----- Documento

Appare evidente che Palazzo Chigi e Tesoro si siano mossi ognuno per proprio conto. Quello che non appare chiaro alla lettura delle prime bozze è il disegno nel quale inquadrare questo aumento di tassazione. Se unito all’aumento di tassazione della rivalutazione del Tfr presente nelle bozze stesse, può sembrare il classico provvedimento della Ragioneria generale volto a rastrellare entrate laddove è possibile. La dichiarazione di Padoan che presenta l’aumento come una parificazione alle aliquote medie europee, ancorché discutibile, suona come una conferma di queste ipotesi. Alcuni articoli di collaboratori di Palazzo Chigi lasciano invece pensare anche, o solo, ad una valutazione diversa da quella corrente, e di fatto non positiva, sulla previdenza complementare.

 

Possiamo riassumere questa posizione con alcune affermazioni espresse da Pietro Reichlin sulla Voce:  lasciare il Tfr in busta paga dà al lavoratore un’opportunità in più rispetto a quella che ha ora;  il finanziamento alle piccole imprese non può essere messo a carico dei lavoratori; il Tfr non è un’indennità a vantaggio del lavoratore, ma il corrispettivo di un prestito del lavoratore all’azienda; l’ammontare di risparmio previdenziale forzoso in Italia è superiore a quello della gran parte dei paesi a noi simili; secondo stime recenti, i tassi di sostituzione medi (rapporto tra prestazioni e ultima retribuzione) al 2014, per un lavoratore dipendente di 65 anni con 40 anni di contributi, si aggira intorno al 70%, contro il 48% della Germania ed il 42% della Svezia; se teniamo conto, poi, della previdenza complementare (Tfr e Fondi pensione), questo rapporto sale al 90% per l’Italia, contro il 64% della Germania ed il 54% della Svezia; la previdenza complementare non può essere creata in modo forzoso; gli strumenti assicurativi e previdenziali sono spesso destinati a scopi per i quali non erano stati disegnati in origine, ad esempio il Tfr come finanziamento alle imprese e previdenza complementare..

----------

» **Consegna scritta 1**:
Per favore, trascrivi dal testo sul Tfr il passo che va da "Appare evidente che" a "sulla previdenza complementare.".
» **Consegna scritta 2**:
Nel testo sul Tfr, su quale testata sono state espresse le affermazioni di Pietro Reichlin?

----- Righe fornite

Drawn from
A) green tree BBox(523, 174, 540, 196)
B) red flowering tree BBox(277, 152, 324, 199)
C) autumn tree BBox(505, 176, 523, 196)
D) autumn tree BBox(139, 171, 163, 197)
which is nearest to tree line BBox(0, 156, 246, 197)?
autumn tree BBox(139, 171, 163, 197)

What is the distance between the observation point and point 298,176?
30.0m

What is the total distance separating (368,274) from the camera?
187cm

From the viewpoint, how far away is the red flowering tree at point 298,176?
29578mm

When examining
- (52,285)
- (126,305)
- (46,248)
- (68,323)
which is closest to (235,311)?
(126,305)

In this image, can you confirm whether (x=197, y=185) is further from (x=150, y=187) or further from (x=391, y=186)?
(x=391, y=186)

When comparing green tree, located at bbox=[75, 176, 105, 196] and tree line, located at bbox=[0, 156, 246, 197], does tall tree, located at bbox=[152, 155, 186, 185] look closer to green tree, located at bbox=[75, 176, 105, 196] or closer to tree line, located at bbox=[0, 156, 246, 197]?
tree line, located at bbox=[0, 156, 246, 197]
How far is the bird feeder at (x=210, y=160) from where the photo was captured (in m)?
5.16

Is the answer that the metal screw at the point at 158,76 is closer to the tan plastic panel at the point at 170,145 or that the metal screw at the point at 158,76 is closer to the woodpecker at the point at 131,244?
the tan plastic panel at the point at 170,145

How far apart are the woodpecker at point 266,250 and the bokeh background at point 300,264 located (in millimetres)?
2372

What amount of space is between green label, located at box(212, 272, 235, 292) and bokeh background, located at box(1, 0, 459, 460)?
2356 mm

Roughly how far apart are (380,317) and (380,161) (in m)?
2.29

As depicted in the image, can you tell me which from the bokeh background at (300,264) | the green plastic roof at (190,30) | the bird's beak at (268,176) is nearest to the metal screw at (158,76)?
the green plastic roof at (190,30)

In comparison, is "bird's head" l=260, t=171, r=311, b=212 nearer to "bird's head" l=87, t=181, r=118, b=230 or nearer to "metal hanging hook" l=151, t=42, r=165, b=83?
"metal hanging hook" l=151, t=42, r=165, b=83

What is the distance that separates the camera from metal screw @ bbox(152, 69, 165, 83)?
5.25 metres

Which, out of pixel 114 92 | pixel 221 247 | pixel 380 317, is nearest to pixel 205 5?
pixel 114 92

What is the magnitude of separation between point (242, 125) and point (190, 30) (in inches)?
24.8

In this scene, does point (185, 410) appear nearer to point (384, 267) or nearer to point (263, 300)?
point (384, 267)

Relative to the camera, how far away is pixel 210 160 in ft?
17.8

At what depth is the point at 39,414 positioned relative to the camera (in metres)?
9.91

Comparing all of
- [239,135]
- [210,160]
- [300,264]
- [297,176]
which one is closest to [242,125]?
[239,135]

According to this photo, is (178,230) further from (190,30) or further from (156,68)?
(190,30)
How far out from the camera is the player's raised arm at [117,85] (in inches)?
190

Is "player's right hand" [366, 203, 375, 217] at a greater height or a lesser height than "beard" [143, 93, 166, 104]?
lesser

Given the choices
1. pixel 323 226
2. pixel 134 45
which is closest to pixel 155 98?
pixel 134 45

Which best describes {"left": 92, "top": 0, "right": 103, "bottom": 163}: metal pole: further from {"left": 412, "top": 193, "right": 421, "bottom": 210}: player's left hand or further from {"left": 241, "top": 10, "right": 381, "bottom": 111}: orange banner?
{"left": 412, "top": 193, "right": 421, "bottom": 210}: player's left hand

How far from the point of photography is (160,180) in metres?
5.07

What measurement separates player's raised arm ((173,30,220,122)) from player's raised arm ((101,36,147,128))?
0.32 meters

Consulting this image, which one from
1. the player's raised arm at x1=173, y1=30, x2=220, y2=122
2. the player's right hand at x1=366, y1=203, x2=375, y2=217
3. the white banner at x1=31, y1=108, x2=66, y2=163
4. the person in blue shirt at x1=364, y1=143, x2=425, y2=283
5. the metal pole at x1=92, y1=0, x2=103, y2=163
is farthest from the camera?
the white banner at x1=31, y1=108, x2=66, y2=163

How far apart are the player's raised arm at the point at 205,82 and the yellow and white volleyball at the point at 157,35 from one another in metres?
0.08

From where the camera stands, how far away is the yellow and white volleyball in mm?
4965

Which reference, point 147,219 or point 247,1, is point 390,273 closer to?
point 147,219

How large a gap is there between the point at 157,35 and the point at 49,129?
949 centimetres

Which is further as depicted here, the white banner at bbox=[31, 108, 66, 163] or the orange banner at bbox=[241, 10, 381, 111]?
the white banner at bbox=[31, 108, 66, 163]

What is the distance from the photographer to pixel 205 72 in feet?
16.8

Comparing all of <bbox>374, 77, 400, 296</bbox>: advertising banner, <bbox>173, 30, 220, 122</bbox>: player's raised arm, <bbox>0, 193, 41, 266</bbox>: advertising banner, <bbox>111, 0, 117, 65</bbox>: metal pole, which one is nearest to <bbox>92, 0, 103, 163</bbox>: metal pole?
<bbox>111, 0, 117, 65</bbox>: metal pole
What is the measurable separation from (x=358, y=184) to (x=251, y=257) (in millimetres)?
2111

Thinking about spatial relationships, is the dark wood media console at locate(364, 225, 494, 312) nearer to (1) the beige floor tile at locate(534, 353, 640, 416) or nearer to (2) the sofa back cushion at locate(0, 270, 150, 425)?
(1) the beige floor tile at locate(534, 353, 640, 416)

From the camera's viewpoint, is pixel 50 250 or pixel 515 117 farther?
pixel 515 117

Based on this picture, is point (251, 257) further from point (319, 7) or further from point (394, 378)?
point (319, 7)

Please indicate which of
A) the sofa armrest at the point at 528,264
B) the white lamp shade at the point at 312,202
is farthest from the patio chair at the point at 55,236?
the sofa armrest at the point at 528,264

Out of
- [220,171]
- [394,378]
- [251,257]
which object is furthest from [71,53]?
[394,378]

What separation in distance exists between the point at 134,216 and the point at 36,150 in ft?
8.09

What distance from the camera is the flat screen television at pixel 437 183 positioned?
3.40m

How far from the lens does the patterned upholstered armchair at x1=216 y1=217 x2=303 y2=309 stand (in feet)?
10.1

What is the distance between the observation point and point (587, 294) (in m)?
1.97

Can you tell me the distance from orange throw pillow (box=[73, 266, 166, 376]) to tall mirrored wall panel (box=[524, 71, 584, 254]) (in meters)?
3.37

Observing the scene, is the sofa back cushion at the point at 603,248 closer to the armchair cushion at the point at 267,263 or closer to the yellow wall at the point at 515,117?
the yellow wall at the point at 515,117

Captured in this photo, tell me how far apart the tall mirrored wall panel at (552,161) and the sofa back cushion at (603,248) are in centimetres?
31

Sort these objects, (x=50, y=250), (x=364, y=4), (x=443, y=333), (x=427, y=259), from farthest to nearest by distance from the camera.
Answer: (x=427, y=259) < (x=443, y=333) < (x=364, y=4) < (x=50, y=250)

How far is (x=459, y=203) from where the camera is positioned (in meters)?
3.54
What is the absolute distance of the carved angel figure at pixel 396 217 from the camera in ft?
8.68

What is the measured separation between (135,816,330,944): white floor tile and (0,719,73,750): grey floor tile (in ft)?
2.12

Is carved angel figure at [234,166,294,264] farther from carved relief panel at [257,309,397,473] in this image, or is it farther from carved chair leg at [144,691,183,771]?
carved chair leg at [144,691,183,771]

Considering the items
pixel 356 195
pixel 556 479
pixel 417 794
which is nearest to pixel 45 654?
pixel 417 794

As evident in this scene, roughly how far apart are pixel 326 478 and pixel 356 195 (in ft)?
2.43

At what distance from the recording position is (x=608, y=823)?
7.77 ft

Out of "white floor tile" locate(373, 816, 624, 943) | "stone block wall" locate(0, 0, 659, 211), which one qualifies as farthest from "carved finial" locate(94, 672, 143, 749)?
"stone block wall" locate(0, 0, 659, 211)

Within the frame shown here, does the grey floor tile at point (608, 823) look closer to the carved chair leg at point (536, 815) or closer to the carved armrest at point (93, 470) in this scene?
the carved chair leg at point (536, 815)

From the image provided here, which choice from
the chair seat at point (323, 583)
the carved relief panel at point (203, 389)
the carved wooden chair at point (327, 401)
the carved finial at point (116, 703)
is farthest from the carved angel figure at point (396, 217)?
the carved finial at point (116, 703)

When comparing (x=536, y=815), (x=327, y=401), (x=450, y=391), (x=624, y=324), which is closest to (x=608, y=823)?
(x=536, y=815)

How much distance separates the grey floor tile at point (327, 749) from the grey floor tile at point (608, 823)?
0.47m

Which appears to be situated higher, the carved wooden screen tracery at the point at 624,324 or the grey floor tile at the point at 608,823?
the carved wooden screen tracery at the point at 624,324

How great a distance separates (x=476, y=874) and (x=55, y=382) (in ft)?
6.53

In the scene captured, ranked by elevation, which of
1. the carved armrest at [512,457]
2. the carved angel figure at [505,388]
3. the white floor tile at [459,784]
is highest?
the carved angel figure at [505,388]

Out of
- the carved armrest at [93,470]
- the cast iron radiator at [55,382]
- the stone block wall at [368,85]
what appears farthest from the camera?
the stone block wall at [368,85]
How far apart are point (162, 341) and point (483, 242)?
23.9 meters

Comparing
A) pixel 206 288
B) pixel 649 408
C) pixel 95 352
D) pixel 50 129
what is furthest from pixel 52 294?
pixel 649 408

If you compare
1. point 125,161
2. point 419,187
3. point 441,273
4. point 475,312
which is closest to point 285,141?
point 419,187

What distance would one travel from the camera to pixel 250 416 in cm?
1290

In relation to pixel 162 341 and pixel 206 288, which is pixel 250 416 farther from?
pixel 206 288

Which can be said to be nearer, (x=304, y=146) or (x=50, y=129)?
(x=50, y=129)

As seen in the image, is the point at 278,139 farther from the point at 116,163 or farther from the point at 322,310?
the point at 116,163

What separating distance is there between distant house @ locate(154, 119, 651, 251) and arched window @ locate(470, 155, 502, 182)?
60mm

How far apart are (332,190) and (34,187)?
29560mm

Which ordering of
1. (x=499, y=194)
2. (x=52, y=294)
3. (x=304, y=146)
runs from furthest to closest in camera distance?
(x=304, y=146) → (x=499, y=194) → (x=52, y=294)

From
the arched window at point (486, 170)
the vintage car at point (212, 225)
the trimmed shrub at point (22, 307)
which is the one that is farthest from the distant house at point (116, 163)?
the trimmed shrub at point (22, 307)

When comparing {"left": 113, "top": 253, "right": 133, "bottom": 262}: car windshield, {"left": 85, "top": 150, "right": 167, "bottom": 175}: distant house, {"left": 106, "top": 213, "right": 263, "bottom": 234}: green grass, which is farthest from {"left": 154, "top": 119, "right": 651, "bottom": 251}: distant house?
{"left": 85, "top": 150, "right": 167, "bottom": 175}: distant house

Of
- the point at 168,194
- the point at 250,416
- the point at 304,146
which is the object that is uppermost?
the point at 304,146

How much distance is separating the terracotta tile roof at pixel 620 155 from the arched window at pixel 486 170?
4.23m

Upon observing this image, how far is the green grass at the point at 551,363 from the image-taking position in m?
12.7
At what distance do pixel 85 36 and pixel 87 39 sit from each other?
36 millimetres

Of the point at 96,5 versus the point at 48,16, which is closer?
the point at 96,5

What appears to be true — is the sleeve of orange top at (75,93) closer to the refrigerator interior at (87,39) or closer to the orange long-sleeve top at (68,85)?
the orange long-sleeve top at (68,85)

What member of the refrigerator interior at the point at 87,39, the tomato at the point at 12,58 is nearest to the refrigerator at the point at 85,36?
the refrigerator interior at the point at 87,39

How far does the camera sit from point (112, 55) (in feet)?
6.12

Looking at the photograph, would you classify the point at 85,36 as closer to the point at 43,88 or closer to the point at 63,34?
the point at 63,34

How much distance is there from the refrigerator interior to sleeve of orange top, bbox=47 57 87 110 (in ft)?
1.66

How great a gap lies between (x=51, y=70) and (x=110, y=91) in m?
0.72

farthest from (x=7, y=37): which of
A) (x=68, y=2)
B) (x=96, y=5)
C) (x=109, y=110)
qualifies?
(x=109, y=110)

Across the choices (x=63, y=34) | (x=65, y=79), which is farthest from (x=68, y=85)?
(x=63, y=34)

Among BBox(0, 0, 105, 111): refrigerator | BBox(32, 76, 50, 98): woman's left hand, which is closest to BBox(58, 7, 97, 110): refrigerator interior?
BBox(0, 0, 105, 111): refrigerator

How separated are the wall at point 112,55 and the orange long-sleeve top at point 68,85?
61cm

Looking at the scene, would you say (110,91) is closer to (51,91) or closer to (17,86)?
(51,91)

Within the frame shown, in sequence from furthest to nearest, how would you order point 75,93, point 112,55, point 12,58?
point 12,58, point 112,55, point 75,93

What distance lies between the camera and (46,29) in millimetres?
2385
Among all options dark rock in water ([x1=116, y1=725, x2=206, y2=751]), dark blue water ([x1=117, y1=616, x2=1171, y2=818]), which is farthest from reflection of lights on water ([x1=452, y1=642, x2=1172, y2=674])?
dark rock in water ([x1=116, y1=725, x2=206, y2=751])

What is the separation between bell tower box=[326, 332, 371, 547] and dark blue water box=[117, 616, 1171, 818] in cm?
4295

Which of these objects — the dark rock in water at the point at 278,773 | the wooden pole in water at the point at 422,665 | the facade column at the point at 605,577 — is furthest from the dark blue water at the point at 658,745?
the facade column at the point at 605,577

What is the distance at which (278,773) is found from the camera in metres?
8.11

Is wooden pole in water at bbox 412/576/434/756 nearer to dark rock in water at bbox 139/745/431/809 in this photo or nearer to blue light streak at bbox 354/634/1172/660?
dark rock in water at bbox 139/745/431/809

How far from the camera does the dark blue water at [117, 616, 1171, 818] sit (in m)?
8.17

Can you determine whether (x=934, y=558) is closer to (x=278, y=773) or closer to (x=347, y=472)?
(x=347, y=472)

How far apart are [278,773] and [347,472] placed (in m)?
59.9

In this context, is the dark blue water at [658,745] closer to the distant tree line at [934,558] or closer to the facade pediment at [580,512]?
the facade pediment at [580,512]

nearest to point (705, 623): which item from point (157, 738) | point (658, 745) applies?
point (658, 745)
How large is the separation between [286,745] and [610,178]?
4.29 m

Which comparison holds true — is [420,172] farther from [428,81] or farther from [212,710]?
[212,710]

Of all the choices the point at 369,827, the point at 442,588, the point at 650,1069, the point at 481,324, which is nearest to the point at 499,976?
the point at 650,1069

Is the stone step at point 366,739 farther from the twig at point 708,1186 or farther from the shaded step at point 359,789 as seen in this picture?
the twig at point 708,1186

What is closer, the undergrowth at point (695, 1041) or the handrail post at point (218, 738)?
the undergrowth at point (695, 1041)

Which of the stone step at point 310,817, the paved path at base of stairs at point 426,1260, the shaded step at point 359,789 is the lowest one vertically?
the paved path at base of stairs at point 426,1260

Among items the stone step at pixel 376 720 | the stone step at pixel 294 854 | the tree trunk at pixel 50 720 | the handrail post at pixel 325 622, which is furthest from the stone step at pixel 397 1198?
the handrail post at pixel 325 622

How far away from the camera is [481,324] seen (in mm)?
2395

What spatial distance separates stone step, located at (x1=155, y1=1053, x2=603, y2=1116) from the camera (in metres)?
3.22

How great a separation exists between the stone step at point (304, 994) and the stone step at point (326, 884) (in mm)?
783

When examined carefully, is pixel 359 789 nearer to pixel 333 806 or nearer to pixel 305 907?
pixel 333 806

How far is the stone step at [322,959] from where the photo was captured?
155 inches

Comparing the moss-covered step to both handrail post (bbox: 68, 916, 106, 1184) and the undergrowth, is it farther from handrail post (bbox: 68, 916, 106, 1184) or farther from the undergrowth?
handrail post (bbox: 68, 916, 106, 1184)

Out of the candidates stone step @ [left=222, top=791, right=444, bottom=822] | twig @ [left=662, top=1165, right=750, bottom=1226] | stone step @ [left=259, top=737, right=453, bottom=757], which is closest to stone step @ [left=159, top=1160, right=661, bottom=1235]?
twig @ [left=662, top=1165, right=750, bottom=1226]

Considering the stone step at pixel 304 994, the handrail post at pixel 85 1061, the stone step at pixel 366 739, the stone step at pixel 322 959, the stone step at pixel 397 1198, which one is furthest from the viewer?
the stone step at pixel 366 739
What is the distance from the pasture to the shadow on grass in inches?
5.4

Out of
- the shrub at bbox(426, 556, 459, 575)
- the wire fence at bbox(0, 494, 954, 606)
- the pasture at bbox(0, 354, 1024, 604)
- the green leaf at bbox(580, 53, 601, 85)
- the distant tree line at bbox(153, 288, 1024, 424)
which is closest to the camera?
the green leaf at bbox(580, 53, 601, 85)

----------

» **Risultato 1**:
Appare evidente che Palazzo Chigi e Tesoro si siano mossi ognuno per proprio conto. Quello che non appare chiaro alla lettura delle prime bozze è il disegno nel quale inquadrare questo aumento di tassazione. Se unito all’aumento di tassazione della rivalutazione del Tfr presente nelle bozze stesse, può sembrare il classico provvedimento della Ragioneria generale volto a rastrellare entrate laddove è possibile. La dichiarazione di Padoan che presenta l’aumento come una parificazione alle aliquote medie europee, ancorché discutibile, suona come una conferma di queste ipotesi. Alcuni articoli di collaboratori di Palazzo Chigi lasciano invece pensare anche, o solo, ad una valutazione diversa da quella corrente, e di fatto non positiva, sulla previdenza complementare.

» **Risultato 2**:
Sulla Voce.